Deaf Students who use American Sign Language and their Academic and Social Experiences in Mainstream College Settings

Autor/a: PIRONE, John S.
Año: 2015
Editorial: VII Deaf Academics Researchers Conference, 2015
Tipo de código: Copyright
Soporte: Vídeo digital




Since the enactment of the Americans with Disabilities Act (ADA), the number of colleges/universities offering access/support services has been rising and, concurrently, the enrollment of deaf students in mainstream postsecondary institutions has increased dramatically. Yet, 75 percent of all deaf students in higher education withdraw from college without a degree even with the provision of access/support services. Through the lens of Vincent Tinto’s theory of student departure, the researcher examines deaf students’ longitudinal processes of academic and social interactions within their postsecondary institutions. The extant literature reveals that deaf students encountered barriers during their academic and social interactions even with the presence of sign language interpreters. Some significant gaps in the literature are identified: most studies were conducted at the National Technical Institute for the Deaf, which has a large population of deaf students; few studies sampled deaf students attending a mainstream college/university with a small population of deaf students; and no studies centered on a single group of deaf students who worked with ASL interpreters for their academic and social interactions in mainstream settings.

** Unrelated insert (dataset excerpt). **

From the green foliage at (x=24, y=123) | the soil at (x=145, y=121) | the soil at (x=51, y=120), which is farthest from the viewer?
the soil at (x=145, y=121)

The researcher conducts a qualitative study using Interpretative Phenomenology Analysis (IPA) with two research questions being explored: how do Deaf students working with American Sign Language (ASL) interpreters experience academic participation in mainstream college settings, and how do Deaf students working with ASL interpreters experience social participation in mainstream college settings. The purpose of this study is to build an in-depth understanding of deaf students’ lived experiences of a particular phenomenon and the meanings the phenomenon holds for them. The researcher has interviewed five Deaf participants who self-identify as being culturally Deaf, use ASL as a primary language, attended a mainstream college/university with 10 or fewer Deaf students, and worked with ASL interpreters primarily for all academic and social interactions. The researcher has preliminary findings that ASL interpreters' fluency, cultural competency, professional conduct, and team dynamics could potentially hinder Deaf students' academic participation. The researcher will discuss policy implications for colleges and universities in order to enhance Deaf students' academic and social interactions in mainstream settings.